Introduction

Obstetric ultrasound (US) is a non-invasive imaging modality that uses sound waves to scan a pregnant mother’s abdominal and pelvic cavity and provides parents with a real-time image of the foetus [1,2,3]. Obstetricians/clinicians can utilise this technology to assure their patients about the health of their foetus in utero. It is particularly useful in the management of high-risk pregnancies, while it is also used routinely in low-risk pregnancies for the diagnosis of congenital deformities in the foetus, the location of the placenta, and the assessment of the foetal biometry and well-being [4].

This examination is considered standard for prenatal diagnosis in many countries, and US imaging during pregnancy has become a common element of antenatal care (ANC) [5] and helps to improve the quality of ANC and pregnancy outcome [6,7,8]. However, it may pose risks to pregnant women, namely diagnostic errors and possible biological effects [9, 10].

All pregnant women should get at least one obstetric ultrasonography before the 24th week of gestation (GA) according to the World Health Organisation [7]. The International Federation of Gynaecology and Obstetrics (FIGO) also recommends that all pregnant women get two US screens during the first and second trimesters to lower the risk of unfavourable perinatal outcomes [11]. Ultrasound has nearly universal coverage in obstetrics in Western medicine, where routine screening has become an integral part of every pregnant woman’s antenatal examination [12, 13]. However, most women in Sub-Saharan Africa (SSA) still go through pregnancy without the benefit of even a single ultrasound examination [14, 15] and its utilisation is limited by a number of barriers [12].

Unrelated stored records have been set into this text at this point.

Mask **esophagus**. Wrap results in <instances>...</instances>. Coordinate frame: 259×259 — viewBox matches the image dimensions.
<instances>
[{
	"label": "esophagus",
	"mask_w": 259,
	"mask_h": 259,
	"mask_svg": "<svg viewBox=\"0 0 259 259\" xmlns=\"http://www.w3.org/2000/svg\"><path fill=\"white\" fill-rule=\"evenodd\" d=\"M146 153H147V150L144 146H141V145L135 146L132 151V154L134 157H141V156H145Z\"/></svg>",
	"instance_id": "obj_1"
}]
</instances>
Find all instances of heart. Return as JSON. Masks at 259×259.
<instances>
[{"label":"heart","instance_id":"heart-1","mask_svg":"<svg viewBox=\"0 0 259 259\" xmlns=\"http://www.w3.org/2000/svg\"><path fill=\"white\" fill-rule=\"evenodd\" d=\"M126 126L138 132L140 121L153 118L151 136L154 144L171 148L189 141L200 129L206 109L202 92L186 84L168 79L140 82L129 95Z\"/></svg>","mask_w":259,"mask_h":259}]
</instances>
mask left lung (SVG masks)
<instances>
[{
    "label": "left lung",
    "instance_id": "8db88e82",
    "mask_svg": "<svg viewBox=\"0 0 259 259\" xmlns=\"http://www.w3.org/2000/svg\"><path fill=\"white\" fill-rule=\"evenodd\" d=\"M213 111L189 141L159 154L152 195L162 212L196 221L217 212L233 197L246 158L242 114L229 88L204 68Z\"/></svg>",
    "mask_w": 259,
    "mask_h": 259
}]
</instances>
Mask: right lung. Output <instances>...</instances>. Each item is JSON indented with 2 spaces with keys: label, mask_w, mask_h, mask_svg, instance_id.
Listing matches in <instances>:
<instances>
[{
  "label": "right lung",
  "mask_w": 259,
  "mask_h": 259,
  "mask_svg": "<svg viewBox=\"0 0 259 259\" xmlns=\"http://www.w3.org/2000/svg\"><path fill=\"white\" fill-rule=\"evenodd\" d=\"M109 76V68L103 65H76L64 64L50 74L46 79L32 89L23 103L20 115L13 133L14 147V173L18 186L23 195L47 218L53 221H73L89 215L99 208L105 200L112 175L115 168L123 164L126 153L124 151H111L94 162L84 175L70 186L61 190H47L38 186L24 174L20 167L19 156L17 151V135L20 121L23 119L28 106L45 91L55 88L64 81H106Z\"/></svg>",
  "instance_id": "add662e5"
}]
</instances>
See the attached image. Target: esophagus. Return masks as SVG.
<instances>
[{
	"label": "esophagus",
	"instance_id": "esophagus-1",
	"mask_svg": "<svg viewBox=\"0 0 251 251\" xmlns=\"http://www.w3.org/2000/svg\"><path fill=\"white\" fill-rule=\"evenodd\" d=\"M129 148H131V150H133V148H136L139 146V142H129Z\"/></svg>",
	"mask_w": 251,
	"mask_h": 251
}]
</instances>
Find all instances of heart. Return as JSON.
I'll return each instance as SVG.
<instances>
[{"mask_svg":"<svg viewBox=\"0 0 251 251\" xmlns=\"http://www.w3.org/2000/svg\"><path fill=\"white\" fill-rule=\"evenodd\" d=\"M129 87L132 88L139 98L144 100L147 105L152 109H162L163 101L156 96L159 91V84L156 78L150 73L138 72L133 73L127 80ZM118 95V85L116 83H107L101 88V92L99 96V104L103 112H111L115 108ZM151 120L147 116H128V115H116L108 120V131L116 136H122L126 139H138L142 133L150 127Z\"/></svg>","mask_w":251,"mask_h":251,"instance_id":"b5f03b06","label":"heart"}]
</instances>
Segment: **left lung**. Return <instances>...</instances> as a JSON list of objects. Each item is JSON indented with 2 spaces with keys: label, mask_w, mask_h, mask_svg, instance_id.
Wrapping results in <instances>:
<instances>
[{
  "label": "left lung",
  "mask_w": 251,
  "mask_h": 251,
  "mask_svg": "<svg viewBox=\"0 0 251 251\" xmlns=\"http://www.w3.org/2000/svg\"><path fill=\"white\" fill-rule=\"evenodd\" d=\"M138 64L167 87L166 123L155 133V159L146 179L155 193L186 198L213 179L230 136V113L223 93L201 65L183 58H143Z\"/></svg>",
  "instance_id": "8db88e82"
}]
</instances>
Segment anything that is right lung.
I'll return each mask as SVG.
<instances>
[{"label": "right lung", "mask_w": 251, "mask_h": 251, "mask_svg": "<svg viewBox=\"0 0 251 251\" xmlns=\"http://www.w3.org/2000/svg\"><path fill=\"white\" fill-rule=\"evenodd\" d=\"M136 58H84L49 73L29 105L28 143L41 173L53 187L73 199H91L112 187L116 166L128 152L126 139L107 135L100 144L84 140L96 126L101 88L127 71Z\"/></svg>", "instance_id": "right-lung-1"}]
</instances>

It has been demonstrated that women’s knowledge of and attitude toward obstetric ultrasonography are crucial, as they affect their decision to undergo a test, and obstetric US has an impact on their mental health, particularly where it is newly used [16]. Pregnant women who are unaware of the benefits of obstetric US scanning are less likely to have it performed, and some may reject the diagnosis [5]. It is critical to assess their knowledge of obstetric US [1].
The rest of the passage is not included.